== What to work on ==
Extract every one of the records that follow and reproduce each line verbatim, with no changes.

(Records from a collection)
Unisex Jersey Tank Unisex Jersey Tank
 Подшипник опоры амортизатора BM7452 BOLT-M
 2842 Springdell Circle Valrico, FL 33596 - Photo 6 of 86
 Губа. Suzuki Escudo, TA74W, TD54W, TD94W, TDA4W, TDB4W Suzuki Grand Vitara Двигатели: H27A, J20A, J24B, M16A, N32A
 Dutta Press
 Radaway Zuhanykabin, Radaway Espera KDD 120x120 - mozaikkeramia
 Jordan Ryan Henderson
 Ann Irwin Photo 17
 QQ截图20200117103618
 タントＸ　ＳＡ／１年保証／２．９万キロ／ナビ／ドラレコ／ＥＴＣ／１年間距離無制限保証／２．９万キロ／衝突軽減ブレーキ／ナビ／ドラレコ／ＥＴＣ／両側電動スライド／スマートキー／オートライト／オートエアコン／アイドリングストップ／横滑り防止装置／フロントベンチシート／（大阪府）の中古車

== Exercise result ==
Unisex Jersey Tank Unisex Jersey Tank
 Подшипник опоры амортизатора BM7452 BOLT-M
 2842 Springdell Circle Valrico, FL 33596 - Photo 6 of 86
 Губа. Suzuki Escudo, TA74W, TD54W, TD94W, TDA4W, TDB4W Suzuki Grand Vitara Двигатели: H27A, J20A, J24B, M16A, N32A
 Dutta Press
 Radaway Zuhanykabin, Radaway Espera KDD 120x120 - mozaikkeramia
 Jordan Ryan Henderson
 Ann Irwin Photo 17
 QQ截图20200117103618
 タントＸ　ＳＡ／１年保証／２．９万キロ／ナビ／ドラレコ／ＥＴＣ／１年間距離無制限保証／２．９万キロ／衝突軽減ブレーキ／ナビ／ドラレコ／ＥＴＣ／両側電動スライド／スマートキー／オートライト／オートエアコン／アイドリングストップ／横滑り防止装置／フロントベンチシート／（大阪府）の中古車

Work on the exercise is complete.